Instructions for the task: Convert all of the data below into a JSON list of strings, with one string for each line and blank lines omitted.

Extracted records
================
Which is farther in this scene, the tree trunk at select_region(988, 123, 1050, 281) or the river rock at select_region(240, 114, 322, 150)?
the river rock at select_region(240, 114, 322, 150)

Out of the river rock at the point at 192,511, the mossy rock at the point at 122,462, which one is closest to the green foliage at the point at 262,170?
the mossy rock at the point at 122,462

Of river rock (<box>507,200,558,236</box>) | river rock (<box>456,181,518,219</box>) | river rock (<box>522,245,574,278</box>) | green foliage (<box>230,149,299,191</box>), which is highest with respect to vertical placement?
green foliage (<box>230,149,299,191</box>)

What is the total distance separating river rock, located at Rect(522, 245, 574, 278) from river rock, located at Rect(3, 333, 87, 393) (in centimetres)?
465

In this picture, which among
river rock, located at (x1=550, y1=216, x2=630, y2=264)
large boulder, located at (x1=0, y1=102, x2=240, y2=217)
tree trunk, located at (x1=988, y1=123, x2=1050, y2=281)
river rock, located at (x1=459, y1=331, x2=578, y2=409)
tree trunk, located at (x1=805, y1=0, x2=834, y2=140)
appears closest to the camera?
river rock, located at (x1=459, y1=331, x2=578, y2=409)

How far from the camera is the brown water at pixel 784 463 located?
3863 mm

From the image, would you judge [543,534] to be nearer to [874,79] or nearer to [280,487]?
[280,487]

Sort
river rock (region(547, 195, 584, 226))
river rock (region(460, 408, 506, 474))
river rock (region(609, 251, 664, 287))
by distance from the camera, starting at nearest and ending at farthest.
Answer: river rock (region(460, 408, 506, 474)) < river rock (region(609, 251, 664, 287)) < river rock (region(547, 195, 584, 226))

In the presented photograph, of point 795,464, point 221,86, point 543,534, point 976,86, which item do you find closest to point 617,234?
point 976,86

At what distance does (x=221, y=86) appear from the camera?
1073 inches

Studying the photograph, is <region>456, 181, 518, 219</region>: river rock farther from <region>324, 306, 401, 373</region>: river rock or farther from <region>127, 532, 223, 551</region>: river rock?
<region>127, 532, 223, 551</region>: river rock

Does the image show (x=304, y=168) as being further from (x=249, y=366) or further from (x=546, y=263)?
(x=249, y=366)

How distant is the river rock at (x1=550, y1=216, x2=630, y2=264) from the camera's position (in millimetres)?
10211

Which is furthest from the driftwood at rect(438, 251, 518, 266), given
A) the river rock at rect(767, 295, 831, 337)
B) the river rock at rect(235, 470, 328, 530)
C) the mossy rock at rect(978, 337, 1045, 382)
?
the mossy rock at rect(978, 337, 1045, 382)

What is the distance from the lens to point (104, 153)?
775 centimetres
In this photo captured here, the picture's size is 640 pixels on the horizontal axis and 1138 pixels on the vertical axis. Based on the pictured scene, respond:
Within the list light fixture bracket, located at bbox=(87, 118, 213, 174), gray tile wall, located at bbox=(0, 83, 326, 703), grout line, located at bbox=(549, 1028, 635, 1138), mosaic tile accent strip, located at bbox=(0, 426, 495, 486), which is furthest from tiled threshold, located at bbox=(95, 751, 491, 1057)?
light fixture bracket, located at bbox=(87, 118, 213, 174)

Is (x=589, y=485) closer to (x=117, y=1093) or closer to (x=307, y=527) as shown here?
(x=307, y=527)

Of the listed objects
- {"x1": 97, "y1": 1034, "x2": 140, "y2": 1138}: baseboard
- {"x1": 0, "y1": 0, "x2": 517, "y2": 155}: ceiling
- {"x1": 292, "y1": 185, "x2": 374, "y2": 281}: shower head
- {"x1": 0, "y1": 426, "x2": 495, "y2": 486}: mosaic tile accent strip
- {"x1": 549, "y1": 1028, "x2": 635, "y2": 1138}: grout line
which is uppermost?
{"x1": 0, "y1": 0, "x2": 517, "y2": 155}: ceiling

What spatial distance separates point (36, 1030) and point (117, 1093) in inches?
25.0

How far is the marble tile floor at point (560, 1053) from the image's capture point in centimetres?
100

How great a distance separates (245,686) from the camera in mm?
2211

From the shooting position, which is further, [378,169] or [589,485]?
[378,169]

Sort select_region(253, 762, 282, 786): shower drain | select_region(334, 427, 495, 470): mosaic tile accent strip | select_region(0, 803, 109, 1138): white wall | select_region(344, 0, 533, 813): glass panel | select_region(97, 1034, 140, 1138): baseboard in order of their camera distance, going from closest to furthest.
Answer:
================
Answer to this task:
[
  "Which is farther in this scene, the tree trunk at select_region(988, 123, 1050, 281) or the river rock at select_region(240, 114, 322, 150)?",
  "the river rock at select_region(240, 114, 322, 150)",
  "Out of the river rock at the point at 192,511, the mossy rock at the point at 122,462, which one is closest to the green foliage at the point at 262,170?",
  "the mossy rock at the point at 122,462",
  "Of river rock (<box>507,200,558,236</box>) | river rock (<box>456,181,518,219</box>) | river rock (<box>522,245,574,278</box>) | green foliage (<box>230,149,299,191</box>), which is highest with respect to vertical placement?",
  "green foliage (<box>230,149,299,191</box>)",
  "What is the total distance separating river rock, located at Rect(522, 245, 574, 278) from river rock, located at Rect(3, 333, 87, 393) (in centimetres)?",
  "465",
  "In this picture, which among",
  "river rock, located at (x1=550, y1=216, x2=630, y2=264)",
  "large boulder, located at (x1=0, y1=102, x2=240, y2=217)",
  "tree trunk, located at (x1=988, y1=123, x2=1050, y2=281)",
  "river rock, located at (x1=459, y1=331, x2=578, y2=409)",
  "tree trunk, located at (x1=805, y1=0, x2=834, y2=140)",
  "appears closest to the camera?",
  "river rock, located at (x1=459, y1=331, x2=578, y2=409)",
  "How far from the camera is the brown water at pixel 784 463 located?",
  "3863 mm",
  "From the image, would you judge [543,534] to be nearer to [874,79] or nearer to [280,487]?",
  "[280,487]",
  "Sort",
  "river rock (region(547, 195, 584, 226))",
  "river rock (region(460, 408, 506, 474))",
  "river rock (region(609, 251, 664, 287))",
  "by distance from the camera, starting at nearest and ending at farthest.",
  "Answer: river rock (region(460, 408, 506, 474)) < river rock (region(609, 251, 664, 287)) < river rock (region(547, 195, 584, 226))",
  "In the presented photograph, of point 795,464, point 221,86, point 543,534, point 976,86, which item do you find closest to point 617,234?",
  "point 976,86",
  "At what distance does (x=221, y=86) appear from the camera?",
  "1073 inches",
  "Studying the photograph, is <region>456, 181, 518, 219</region>: river rock farther from <region>324, 306, 401, 373</region>: river rock or farther from <region>127, 532, 223, 551</region>: river rock?",
  "<region>127, 532, 223, 551</region>: river rock",
  "Does the image show (x=304, y=168) as being further from (x=249, y=366) or further from (x=546, y=263)?",
  "(x=249, y=366)",
  "How distant is the river rock at (x1=550, y1=216, x2=630, y2=264) from the camera's position (in millimetres)?",
  "10211",
  "Which is furthest from the driftwood at rect(438, 251, 518, 266), given",
  "A) the river rock at rect(767, 295, 831, 337)",
  "B) the river rock at rect(235, 470, 328, 530)",
  "C) the mossy rock at rect(978, 337, 1045, 382)",
  "?",
  "the mossy rock at rect(978, 337, 1045, 382)",
  "What is the distance from the lens to point (104, 153)?",
  "775 centimetres",
  "In this photo captured here, the picture's size is 640 pixels on the horizontal axis and 1138 pixels on the vertical axis. Based on the pictured scene, respond:",
  "Within the list light fixture bracket, located at bbox=(87, 118, 213, 174), gray tile wall, located at bbox=(0, 83, 326, 703), grout line, located at bbox=(549, 1028, 635, 1138), mosaic tile accent strip, located at bbox=(0, 426, 495, 486), which is furthest from tiled threshold, located at bbox=(95, 751, 491, 1057)?",
  "light fixture bracket, located at bbox=(87, 118, 213, 174)",
  "Is (x=589, y=485) closer to (x=117, y=1093) or closer to (x=307, y=527) as shown here?",
  "(x=307, y=527)",
  "Of the listed objects",
  "- {\"x1\": 97, \"y1\": 1034, \"x2\": 140, \"y2\": 1138}: baseboard",
  "- {\"x1\": 0, \"y1\": 0, \"x2\": 517, \"y2\": 155}: ceiling",
  "- {\"x1\": 292, \"y1\": 185, \"x2\": 374, \"y2\": 281}: shower head",
  "- {\"x1\": 0, \"y1\": 426, \"x2\": 495, \"y2\": 486}: mosaic tile accent strip",
  "- {\"x1\": 549, \"y1\": 1028, \"x2\": 635, \"y2\": 1138}: grout line",
  "which is uppermost?",
  "{\"x1\": 0, \"y1\": 0, \"x2\": 517, \"y2\": 155}: ceiling",
  "What spatial distance separates point (36, 1030) and point (117, 1093) in inches?",
  "25.0",
  "How far is the marble tile floor at point (560, 1053) from the image's capture point in centimetres?",
  "100",
  "How great a distance separates (245,686) from the camera in mm?",
  "2211",
  "From the shooting position, which is further, [378,169] or [589,485]?",
  "[378,169]",
  "Sort select_region(253, 762, 282, 786): shower drain | select_region(334, 427, 495, 470): mosaic tile accent strip | select_region(0, 803, 109, 1138): white wall | select_region(344, 0, 533, 813): glass panel | select_region(97, 1034, 140, 1138): baseboard in order of their camera distance, going from closest to furthest.",
  "Answer:"
]